Is reactor fitted with condenser? The most effective form of cooling in my experience, is to reflux the solvent to remove the heat of reaction. Depending upon its boiling point and whether you have vacuum available, this may or may not be possible; if ONCB is what I think it is, it is a very high boiler; however any toluene present would reflux at modest vacuum and provide exceptional cooling, much more effective than liquid-liquid heat transfer since you would have condensation on one side of H/X. If not possible, I noticed you have a stainless pump, if that is holding up/no corrosion issues, why not use a stainless heat exchanger which is cheaper than graphite? How is SS pump even holding up in this kind of sulfuric acid mixture?
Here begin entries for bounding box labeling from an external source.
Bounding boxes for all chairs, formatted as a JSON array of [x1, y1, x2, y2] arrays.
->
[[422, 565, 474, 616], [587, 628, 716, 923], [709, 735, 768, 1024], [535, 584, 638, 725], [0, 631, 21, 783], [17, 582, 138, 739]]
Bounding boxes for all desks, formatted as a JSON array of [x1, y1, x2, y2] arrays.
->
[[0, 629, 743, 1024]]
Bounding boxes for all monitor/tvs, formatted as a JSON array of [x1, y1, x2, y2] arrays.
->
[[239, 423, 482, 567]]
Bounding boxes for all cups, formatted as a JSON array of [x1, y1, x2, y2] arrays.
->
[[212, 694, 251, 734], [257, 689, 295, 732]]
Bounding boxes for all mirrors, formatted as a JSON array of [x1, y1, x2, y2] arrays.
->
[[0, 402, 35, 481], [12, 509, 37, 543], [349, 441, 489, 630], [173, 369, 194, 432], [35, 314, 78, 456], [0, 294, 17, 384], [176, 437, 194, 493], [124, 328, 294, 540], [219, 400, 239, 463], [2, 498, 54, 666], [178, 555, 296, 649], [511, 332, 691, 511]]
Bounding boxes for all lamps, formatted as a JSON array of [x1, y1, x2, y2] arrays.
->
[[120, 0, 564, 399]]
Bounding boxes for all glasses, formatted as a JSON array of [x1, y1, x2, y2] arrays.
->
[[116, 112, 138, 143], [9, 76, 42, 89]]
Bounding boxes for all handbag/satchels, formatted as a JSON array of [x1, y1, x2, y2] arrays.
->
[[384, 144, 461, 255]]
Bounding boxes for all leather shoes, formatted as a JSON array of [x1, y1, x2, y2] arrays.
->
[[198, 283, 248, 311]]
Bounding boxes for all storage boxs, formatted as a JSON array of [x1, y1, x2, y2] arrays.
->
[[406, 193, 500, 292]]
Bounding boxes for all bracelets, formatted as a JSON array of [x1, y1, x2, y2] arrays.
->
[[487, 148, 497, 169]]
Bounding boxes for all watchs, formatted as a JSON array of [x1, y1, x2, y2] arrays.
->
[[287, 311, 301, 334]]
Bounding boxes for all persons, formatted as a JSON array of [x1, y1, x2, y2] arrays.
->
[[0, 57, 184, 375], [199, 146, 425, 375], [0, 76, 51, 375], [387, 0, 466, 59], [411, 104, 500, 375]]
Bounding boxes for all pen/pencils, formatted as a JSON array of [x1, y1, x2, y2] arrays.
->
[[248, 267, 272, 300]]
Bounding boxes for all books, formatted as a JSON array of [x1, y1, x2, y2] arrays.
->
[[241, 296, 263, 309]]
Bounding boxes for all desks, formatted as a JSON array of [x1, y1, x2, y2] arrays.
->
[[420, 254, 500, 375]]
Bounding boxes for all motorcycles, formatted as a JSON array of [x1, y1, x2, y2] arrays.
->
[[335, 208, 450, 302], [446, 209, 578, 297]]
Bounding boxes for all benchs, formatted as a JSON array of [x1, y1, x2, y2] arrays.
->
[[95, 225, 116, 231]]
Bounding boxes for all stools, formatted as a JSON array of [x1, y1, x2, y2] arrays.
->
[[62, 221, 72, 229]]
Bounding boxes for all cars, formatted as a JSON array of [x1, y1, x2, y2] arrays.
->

Make sure GLR jacket is fitted with agitated nozzles on the jacket and jacket flow exceeds minimums. Also inspect jacket for corrosion. However, jacket is probably not providing that much of your overall cooling (very poor heat transfer coefficient due to thick steel + corrosion + insulating layer of glass + low velocity). Consider a Hastelloy heat exchanger or a plate & frame graphite exchanger instead of shell & tube. If you have a GLR with split pipe jacket it will work better than solid wall jacket for cooling.
Since it's already running, obtain empirical data rather than theoretical heat of reaction. Shut off the cooling for a minute or two, and feeds, and monitor empirical temperature rise (Delta T). Then calculate heat using Q=m*CP*Delta T using CP = composition weighted heat capacity of reactor, m=mass of charge. This will tell you how much heat you must remove to maintain temperature. Do this at beginning or whenever rate is maximum.
Next measure flow rate, inlet outlet temperatures on process side or brine side of H/X and solve Q = m*CP*Delta T using m = mass flow rate through HX and Delta T = temp. change across exchanger. Then solve for U using that Q. Consult with manufacturer if this 'U' is reasonable.
Consider pre-chilling reactants. Presumably you have 'stir out' time at end of reaction and 'transfer time' to pump down reactor and other downtime (weekends, etc). During such times, use the storage tank (H2SO4, OCNB) transfer pumps, to instead recirculate those tanks through a small heat exchanger, back to storage tanks, or insert cooling coils in feed tanks. This will also provide a more uniform load on your chiller so you don't 'shock' it with surge loads. Alternately with creative piping it may be possible to use the recirculation exchanger for such prechilling (i.e. whenever reaction isn't running or when it is being pumped down/out).
As for pumping rates, report back what the approach temperature is between brine inlet temp & process outlet temperature. That will give some clue whether you need more area, or a higher pumping rate. It may also make sense to look at the number of exchanger passes and pressure drop.
Edited by fseipel, 22 September 2013 - 03:38 PM.